DOCUMENT TEXT:
Davy's Suffolk manuscripts were purchased by the British Museum in 1852. They now form British Library Add MS 19077 to 19207, and include genealogical histories of Suffolk families, collections for the lives of Suffolk writers ("Athenæ Suffolcenses"), a number of volumes of "Illustrative Drawings" (Add MS 19176 to 19181), and a volume of "Arms of Suffolk Families" (Add MS 19159).

==Works==
About 1803 Davy began to collect materials for a history of Suffolk, with a friend, Henry Jermyn of Sibton, barrister-at-law. In 1806 they copied manuscripts of the topographer Robert Hawes. Jermyn died in 1820, and his Suffolk manuscripts were bought by Herbert Gurney, and presented to the British Museum in 1830. They now form British Library Add MS 8168–8196. Davy continued to add to his collection up to his death, without any idea of publication.

ENTRIES PROVIDED:
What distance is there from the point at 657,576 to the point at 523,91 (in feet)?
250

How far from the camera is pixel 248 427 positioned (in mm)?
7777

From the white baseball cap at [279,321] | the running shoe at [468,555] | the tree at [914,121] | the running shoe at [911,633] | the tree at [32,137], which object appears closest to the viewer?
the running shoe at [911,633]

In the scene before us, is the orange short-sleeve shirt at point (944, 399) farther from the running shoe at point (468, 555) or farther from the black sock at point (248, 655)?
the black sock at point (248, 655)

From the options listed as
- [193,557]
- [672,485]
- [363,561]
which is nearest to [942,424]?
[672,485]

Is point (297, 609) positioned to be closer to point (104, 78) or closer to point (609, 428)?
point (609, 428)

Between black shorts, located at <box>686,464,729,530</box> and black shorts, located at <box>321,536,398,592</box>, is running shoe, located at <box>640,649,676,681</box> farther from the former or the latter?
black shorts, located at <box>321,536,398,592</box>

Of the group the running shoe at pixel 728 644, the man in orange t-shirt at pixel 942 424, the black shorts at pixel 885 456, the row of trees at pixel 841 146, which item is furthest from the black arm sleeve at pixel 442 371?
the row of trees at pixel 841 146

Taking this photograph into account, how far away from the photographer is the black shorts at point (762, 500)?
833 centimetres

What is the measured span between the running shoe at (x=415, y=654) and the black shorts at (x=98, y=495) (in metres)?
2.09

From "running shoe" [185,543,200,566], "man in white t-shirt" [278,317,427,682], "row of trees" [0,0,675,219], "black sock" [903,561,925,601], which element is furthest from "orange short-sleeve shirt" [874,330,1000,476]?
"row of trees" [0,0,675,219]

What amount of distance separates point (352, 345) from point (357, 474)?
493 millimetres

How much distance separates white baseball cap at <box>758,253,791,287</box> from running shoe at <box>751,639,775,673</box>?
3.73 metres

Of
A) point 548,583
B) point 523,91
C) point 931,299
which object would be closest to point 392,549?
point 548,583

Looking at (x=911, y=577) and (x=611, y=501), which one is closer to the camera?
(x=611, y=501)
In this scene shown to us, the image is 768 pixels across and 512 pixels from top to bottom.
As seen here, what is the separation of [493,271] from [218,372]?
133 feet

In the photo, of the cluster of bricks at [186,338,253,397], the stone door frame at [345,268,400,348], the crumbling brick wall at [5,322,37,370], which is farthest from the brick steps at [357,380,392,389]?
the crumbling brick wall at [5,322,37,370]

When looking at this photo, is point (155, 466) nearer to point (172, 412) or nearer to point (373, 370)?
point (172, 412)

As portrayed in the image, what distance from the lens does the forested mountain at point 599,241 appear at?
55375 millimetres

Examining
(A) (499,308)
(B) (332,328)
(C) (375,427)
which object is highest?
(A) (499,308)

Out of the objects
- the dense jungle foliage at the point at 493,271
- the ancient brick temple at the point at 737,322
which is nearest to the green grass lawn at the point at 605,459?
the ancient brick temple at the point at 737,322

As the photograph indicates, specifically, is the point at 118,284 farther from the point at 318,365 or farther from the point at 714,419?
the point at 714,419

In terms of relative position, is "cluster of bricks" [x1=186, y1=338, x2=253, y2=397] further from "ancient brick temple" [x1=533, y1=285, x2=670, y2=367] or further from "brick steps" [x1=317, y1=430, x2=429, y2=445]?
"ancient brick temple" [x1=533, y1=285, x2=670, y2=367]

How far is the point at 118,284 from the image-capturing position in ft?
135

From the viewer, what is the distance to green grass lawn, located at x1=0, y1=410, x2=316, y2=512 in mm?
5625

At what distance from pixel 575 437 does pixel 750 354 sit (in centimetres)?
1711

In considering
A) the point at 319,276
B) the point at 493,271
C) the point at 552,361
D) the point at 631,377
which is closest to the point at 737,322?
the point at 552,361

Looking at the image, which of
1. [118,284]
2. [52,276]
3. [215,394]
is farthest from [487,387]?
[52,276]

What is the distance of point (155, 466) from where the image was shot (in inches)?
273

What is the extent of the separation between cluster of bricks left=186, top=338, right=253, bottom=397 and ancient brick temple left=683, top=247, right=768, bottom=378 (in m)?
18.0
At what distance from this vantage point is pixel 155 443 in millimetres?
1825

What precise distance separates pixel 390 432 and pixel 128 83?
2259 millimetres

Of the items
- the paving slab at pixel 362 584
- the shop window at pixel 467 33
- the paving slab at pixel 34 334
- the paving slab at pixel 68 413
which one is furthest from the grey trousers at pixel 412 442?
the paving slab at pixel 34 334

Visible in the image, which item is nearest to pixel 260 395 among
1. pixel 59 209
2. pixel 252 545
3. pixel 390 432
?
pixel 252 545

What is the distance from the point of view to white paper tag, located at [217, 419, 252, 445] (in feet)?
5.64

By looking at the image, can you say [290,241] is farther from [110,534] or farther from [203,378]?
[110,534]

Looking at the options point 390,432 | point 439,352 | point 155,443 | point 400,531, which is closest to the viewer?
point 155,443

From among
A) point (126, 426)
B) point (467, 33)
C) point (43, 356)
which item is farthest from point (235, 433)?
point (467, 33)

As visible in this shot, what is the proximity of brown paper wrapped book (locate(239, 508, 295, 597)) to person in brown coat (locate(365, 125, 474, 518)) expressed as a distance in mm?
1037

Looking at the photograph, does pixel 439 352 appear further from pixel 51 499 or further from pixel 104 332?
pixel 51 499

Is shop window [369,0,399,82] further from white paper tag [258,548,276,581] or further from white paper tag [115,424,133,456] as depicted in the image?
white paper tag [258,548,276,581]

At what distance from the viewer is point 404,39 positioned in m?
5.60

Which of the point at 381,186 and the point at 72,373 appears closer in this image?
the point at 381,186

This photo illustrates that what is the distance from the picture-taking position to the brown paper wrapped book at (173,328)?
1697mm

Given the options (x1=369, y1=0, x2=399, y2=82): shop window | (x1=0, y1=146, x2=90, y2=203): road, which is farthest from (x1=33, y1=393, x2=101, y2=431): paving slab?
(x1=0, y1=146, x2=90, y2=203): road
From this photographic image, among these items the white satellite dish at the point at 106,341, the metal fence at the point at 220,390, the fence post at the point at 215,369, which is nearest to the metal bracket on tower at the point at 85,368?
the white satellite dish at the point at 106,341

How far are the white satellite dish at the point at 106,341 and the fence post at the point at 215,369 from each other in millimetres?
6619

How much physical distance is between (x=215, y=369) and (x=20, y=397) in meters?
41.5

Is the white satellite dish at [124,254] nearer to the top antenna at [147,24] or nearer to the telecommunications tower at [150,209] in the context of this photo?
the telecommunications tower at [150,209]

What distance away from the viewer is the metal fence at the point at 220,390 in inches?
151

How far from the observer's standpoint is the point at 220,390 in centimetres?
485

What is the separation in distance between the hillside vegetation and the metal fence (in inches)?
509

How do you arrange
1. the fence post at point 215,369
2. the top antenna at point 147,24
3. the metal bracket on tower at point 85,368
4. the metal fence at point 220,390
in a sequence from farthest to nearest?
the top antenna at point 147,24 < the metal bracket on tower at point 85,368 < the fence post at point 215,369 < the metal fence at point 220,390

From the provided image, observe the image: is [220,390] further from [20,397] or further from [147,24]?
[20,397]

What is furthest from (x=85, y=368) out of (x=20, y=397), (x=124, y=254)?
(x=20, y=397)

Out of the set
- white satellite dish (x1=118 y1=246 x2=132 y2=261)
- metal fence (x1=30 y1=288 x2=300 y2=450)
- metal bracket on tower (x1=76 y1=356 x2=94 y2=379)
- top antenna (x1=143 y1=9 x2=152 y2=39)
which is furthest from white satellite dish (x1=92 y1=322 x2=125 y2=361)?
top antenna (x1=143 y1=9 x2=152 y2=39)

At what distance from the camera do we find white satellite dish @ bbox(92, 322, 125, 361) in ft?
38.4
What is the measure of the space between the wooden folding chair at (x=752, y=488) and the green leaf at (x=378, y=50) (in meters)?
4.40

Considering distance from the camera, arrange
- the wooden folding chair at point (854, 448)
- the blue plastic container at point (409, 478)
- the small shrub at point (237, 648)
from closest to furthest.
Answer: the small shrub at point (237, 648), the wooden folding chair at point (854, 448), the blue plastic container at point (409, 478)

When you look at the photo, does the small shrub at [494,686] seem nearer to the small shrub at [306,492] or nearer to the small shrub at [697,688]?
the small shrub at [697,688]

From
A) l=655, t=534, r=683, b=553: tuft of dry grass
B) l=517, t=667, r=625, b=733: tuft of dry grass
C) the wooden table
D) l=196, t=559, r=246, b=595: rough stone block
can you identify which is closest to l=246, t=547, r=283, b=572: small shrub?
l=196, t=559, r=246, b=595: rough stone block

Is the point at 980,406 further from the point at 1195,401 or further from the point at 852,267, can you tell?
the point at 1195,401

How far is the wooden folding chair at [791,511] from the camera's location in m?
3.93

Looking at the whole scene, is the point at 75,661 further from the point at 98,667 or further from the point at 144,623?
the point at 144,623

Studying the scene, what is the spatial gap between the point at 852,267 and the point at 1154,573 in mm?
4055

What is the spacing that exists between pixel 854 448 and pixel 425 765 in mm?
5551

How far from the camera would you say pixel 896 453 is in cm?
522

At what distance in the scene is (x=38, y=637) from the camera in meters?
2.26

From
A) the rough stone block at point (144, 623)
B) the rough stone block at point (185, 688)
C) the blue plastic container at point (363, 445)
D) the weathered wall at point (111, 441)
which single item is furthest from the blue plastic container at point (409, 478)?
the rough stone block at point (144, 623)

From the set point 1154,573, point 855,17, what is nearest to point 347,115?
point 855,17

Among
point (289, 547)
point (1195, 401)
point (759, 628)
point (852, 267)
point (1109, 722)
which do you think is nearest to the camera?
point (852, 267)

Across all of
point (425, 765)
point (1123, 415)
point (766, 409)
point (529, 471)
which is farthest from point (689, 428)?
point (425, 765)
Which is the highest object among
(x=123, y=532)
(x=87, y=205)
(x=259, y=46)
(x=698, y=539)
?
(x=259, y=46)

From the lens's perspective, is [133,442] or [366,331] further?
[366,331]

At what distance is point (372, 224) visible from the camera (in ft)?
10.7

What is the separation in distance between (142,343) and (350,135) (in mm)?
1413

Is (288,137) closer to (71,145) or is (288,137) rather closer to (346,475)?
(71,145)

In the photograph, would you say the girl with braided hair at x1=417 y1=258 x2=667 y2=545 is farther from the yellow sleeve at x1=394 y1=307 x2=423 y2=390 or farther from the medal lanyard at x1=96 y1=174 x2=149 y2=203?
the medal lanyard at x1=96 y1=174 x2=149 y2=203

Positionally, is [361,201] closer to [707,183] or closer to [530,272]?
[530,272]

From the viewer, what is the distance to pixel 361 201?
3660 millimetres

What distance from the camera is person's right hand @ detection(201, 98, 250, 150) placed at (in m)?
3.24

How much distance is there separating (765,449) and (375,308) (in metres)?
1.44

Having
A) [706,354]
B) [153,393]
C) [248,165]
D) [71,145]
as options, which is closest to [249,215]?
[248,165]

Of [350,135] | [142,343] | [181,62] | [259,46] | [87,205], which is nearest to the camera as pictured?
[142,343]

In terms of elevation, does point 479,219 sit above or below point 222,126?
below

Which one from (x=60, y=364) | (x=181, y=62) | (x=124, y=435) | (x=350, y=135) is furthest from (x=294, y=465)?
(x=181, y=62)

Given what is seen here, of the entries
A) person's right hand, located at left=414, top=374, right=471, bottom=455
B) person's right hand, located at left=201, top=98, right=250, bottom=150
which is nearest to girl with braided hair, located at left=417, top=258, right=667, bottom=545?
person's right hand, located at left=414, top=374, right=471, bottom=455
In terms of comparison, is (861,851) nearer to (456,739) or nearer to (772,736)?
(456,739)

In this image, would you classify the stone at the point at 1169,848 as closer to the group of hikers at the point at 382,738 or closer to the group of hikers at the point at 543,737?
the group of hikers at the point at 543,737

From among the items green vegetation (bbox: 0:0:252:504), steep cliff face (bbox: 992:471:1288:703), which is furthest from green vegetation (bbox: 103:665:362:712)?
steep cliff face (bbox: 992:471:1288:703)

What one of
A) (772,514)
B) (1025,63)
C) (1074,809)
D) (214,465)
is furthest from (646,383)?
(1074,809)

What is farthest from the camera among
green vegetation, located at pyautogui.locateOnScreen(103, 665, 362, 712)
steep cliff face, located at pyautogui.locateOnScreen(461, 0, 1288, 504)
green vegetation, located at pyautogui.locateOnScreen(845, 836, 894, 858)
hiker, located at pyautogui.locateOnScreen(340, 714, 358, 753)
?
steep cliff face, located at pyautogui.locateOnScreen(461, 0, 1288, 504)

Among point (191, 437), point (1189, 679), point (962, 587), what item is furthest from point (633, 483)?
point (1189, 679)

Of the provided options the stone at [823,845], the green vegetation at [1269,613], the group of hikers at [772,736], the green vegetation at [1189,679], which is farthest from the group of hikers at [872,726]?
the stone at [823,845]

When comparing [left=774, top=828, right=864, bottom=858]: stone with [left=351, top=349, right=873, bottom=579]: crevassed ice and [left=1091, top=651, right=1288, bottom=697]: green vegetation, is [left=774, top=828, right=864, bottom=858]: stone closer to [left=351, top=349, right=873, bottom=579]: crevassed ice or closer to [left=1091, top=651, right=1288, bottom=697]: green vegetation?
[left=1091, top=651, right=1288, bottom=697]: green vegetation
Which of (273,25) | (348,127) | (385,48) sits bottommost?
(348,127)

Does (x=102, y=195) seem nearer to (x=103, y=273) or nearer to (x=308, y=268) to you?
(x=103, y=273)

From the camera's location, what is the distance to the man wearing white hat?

CHECK YOUR UNDERSTANDING:
1/ Answer these from the text on Davy's Suffolk manuscripts:
(a) In what year did the British Museum buy Davy's Suffolk manuscripts?
(b) With whom did Davy begin collecting materials for a history of Suffolk?
(c) Which British Library manuscript numbers do Jermyn's Suffolk manuscripts now form?
2/ Reproduce the text on Davy's Suffolk manuscripts from "Davy's Suffolk manuscripts" to "idea of publication.".
3/ Pick up the text on Davy's Suffolk manuscripts after its last sentence and carry it on.
The records are not needed for anything here.

EXPECTED OUTPUTS:
1/
(a) 1852
(b) Henry Jermyn of Sibton, barrister-at-law
(c) Add MS 8168–8196

2/
Davy's Suffolk manuscripts were purchased by the British Museum in 1852. They now form British Library Add MS 19077 to 19207, and include genealogical histories of Suffolk families, collections for the lives of Suffolk writers ("Athenæ Suffolcenses"), a number of volumes of "Illustrative Drawings" (Add MS 19176 to 19181), and a volume of "Arms of Suffolk Families" (Add MS 19159).

==Works==
About 1803 Davy began to collect materials for a history of Suffolk, with a friend, Henry Jermyn of Sibton, barrister-at-law. In 1806 they copied manuscripts of the topographer Robert Hawes. Jermyn died in 1820, and his Suffolk manuscripts were bought by Herbert Gurney, and presented to the British Museum in 1830. They now form British Library Add MS 8168–8196. Davy continued to add to his collection up to his death, without any idea of publication.

3/
Davy wrote anonymously the descriptive text for three volumes of works by the artist Henry Davy. He published A short Account of Leiston Abbey as D. E. D. (with descriptive and illustrative verses by B. Barton and W. Fletcher, edited by J. Bird, 1823). Under the signature D. A. Y., Davy was a frequent contributor to the Gentleman's Magazine. To the Topographer and Genealogist he contributed a series of notices of sepulchral monuments in Suffolk churches.